## Stated goal
Gather every line of the entries below that contains the word "bottommost", and copy each one out.

## Dataset excerpts
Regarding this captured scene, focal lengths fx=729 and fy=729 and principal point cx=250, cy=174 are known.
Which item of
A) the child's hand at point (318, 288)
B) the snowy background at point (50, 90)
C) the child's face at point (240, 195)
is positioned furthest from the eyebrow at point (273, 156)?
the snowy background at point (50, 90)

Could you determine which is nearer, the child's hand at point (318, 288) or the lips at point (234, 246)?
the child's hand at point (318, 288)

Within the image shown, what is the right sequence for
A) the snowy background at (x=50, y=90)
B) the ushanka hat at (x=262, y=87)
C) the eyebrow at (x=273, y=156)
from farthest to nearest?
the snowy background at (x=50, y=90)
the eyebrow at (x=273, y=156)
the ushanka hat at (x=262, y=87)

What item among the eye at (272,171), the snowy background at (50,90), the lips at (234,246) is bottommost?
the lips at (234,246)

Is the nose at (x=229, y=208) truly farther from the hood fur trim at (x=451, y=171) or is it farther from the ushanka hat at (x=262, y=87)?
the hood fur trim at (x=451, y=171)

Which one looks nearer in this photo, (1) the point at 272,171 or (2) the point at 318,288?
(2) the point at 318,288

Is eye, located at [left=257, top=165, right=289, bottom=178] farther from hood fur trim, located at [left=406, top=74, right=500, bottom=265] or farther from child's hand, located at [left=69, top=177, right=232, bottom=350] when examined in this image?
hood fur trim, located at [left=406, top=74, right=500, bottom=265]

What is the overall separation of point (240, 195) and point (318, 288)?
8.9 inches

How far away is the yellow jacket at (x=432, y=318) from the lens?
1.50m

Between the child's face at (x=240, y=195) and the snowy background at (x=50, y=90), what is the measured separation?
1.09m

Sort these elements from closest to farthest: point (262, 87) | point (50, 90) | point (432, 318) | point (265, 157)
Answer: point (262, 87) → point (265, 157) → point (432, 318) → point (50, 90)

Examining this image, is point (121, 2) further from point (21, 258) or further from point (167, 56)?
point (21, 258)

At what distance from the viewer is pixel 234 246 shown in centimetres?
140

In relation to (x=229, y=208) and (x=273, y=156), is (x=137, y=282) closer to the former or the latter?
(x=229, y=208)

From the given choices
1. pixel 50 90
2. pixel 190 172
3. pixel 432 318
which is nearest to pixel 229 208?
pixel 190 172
* * *
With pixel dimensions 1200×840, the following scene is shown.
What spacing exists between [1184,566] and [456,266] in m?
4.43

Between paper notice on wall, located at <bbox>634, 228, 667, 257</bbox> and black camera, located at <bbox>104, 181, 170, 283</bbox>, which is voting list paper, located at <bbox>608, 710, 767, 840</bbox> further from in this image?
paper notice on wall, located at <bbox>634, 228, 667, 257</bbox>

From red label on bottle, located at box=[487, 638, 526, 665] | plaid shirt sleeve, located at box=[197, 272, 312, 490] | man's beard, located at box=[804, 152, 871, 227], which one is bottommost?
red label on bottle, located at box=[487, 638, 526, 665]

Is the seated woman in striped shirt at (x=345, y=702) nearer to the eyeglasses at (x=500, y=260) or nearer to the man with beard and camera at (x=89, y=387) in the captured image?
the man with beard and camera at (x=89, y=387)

## Reply
What item among the eye at (272,171), the snowy background at (50,90), the lips at (234,246) is bottommost?
From red label on bottle, located at box=[487, 638, 526, 665] | plaid shirt sleeve, located at box=[197, 272, 312, 490] | man's beard, located at box=[804, 152, 871, 227], which one is bottommost?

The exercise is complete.